Tuesday, April 05, 2011



An exercise in dishonesty

Writing in the Dominion Post, National Party hack and former hollow man Richard Long attempts to exploit Labour's list replacement saga to attack MMP. MMP is bad, according to Long, because it allows the electoral process to be "gazumped" and the list to be rewritten after the fact.

So, what does he propose as a replacement? Supplementary Member, of course - which has exactly the same list system as MMP. So, if like Long you think the presence of list MPs and mid-term replacements is a problem, this isn't actually a solution.

But that isn't actually the "problem" Long is really concerned about, as his final paragraph makes clear:

Importantly, it would also reduce the inefficient and costly tail-wag-the-dog aspects of MMP which stem from governments having to squander millions of taxpayers' dollars to fund the questionable pet projects of small coalition partners.
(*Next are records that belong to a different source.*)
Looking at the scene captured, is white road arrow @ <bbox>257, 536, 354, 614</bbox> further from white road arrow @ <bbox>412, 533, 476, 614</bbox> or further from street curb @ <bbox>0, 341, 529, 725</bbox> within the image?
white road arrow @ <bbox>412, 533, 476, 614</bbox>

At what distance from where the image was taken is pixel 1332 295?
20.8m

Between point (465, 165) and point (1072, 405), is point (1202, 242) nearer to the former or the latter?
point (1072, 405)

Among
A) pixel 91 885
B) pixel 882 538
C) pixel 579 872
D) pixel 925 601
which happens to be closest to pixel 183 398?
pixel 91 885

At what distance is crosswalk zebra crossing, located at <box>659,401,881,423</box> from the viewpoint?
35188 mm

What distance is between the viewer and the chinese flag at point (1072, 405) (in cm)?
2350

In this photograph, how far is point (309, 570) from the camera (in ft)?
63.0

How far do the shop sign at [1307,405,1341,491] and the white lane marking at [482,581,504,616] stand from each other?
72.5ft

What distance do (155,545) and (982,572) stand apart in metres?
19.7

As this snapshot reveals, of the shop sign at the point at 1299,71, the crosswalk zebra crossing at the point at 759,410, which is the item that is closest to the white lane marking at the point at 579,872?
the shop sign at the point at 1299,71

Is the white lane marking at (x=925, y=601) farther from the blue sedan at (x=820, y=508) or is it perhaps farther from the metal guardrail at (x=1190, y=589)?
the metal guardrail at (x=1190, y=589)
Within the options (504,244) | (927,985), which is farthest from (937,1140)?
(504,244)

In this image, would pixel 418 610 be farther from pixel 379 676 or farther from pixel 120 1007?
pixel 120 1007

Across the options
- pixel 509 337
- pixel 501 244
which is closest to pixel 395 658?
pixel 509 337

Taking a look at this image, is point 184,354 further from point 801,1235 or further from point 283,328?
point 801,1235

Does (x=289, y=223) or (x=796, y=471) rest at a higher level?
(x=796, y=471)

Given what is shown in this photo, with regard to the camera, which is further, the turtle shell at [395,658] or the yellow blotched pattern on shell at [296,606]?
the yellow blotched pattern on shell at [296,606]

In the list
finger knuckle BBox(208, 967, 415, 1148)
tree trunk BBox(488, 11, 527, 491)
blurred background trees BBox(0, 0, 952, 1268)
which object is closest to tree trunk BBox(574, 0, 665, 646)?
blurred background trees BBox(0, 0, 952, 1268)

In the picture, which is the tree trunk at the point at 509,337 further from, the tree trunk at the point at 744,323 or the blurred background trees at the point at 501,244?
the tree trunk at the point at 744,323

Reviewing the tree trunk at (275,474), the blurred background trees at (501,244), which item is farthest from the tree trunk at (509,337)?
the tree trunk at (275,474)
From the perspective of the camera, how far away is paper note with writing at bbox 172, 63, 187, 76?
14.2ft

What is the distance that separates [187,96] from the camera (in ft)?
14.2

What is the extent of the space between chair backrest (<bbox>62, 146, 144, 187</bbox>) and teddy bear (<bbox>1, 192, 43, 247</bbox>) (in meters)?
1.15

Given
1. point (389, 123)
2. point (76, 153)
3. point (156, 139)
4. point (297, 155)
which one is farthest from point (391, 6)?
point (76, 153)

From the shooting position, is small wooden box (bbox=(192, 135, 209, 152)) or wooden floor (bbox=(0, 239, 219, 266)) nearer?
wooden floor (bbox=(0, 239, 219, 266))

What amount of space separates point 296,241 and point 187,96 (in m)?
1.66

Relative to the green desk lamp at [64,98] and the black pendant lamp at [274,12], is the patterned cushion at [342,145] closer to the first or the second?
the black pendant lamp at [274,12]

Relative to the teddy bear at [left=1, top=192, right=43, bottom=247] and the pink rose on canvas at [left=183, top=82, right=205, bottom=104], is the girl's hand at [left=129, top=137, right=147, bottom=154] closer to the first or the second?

MMP institutionalises this barmy loyalty-buying exercise.
Translation: SM would end coalition politics, permanently sidelining small parties and cutting them out of power. What Long really wants is a less democratic electoral system, which restores the two major parties (and particularly National) to their "rightful" place, while eliminating the need to compromise their agendas in order to gain majority support. His entire column is simply an exercise in dishonesty to serve this undemocratic goal.

Long isn't alone; this is mainstream thinking among National. And that should concern all of us. When one of our major political parties thinks our system is "too" democratic, that it should have power disproportionate to its share of the vote, and that the electoral system should be changed to ensure this, we are all under threat. We'll have a chance to vote on this later in the year. We can't let National get away with it.